Recension av Passport To Oblivion med George Lazenby
Hemsidan senast uppdaterad: 2024-11-17

Recension av Passport To Oblivion med George Lazenby

Av: Brian Smith
Publicerad:
2020-02-28
Review of Passport To Oblivion with George Lazenby
Passport To Oblivion (1964) marked the first appearance of James Leasor’s Dr Jason Love. Leasor was a hugely successful author of more than 50 books - a mix of thrillers, history books and historical novels. He also ghost-wrote autobiographies, including such diverse subjects as Kenneth More and King Zog of Albania.

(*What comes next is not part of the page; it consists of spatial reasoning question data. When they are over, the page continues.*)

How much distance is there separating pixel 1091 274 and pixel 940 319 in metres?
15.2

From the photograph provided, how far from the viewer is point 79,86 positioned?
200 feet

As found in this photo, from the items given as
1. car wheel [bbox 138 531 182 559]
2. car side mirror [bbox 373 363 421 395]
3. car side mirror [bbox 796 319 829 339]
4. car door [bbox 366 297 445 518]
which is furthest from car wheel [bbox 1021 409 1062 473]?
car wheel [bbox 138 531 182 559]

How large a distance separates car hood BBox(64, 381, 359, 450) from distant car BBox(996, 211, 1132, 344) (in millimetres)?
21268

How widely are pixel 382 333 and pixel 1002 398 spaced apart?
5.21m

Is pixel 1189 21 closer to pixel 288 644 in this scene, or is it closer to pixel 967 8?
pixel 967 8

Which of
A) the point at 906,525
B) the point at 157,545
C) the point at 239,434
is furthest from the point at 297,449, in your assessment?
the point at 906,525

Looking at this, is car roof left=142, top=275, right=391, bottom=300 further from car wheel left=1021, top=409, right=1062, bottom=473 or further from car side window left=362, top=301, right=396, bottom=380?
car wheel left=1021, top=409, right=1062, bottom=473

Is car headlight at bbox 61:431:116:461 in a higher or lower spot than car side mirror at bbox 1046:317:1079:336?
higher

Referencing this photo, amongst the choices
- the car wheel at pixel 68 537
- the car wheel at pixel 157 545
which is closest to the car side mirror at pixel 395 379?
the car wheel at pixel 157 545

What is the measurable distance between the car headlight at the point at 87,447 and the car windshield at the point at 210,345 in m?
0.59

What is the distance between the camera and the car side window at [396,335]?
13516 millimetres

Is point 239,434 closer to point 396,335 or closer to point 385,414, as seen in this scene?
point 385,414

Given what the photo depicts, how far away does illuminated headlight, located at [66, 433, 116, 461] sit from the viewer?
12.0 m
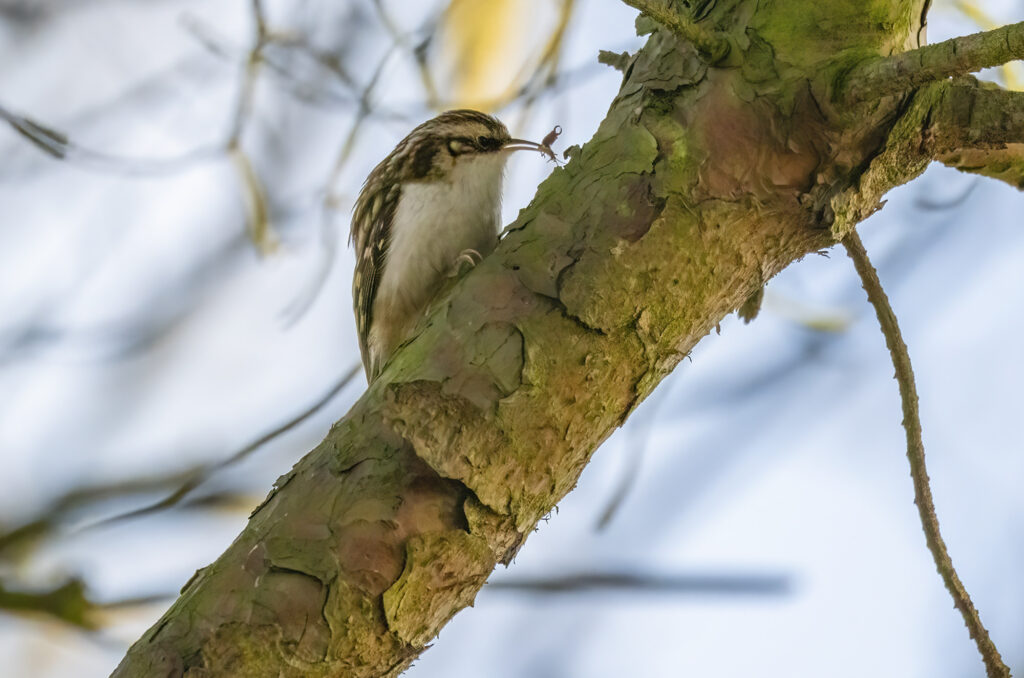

Born in Erith, Kent in 1923 (the house where he spent the first seven years of his life bears a discreet plaque erected by the Bexley Civic Society), Leasor was educated at the City of London School where one of his contemporaries was Kingsley Amis. Amis would later write the first James Bond continuation novel after Leasor apparently turned the opportunity down.

James Leasor served in Burma and India during World War II. En route, the ship transporting his regiment was torpedoed and Leasor spent six hours in the water. It was in Burma that Leasor first heard about the Calcutta Light Horse, the subject of his 1978 novel Boarding Party. During his research Leasor came across the original order to sink his ship all those years ago. Boarding Party was filmed as The Sea Wolves (1980), starring Gregory Peck, Roger Moore and David Niven.

He wrote his first novel, Not Such A Bad Day (1946), while serving in India. He would send pages to his mother who would type them up and forward them to his publisher. After the war Leasor read English at Oriel College, Oxford, and also edited The Isis, one of the university’s two journals, which counts Peter Fleming as one of its previous editors. Leasor worked for a time on the William Hickey gossip column on the Daily Express before becoming private secretary to the newspaper’s proprietor, Lord Beaverbrook.

Leasor had many books published during his time with the Express, mostly non-fiction, but it was Passport To Oblivion that gave Leasor his passport to success. With the 1960s in the grip of the spy craze created in the wake of the first Bond films, Passport To Oblivion sold in quantities that allowed Leasor to become a full-time author. Like Ian Fleming before him, Leasor’s journalistic experience and wartime background gave his thrillers pace, style and a sense of readability. It was filmed the following year as Where The Spies Are starring the other, other fella, David Niven. Love returned in a further nine books.


In the novel, Love considers himself to be a combination of ‘Superman, von Rintelin, The Spy in Black, and James Bond.’ For this new audio drama from Spiteful Puppet Entertainment (and German spies aside) George Lazenby seems well suited for the part – having previously played James Bond and, although he wasn’t Superman, the Kryptonian’s father Jor-El. In this thrilling new audio drama Love’s background has been changed, tactfully adjusted to favour Lazenby.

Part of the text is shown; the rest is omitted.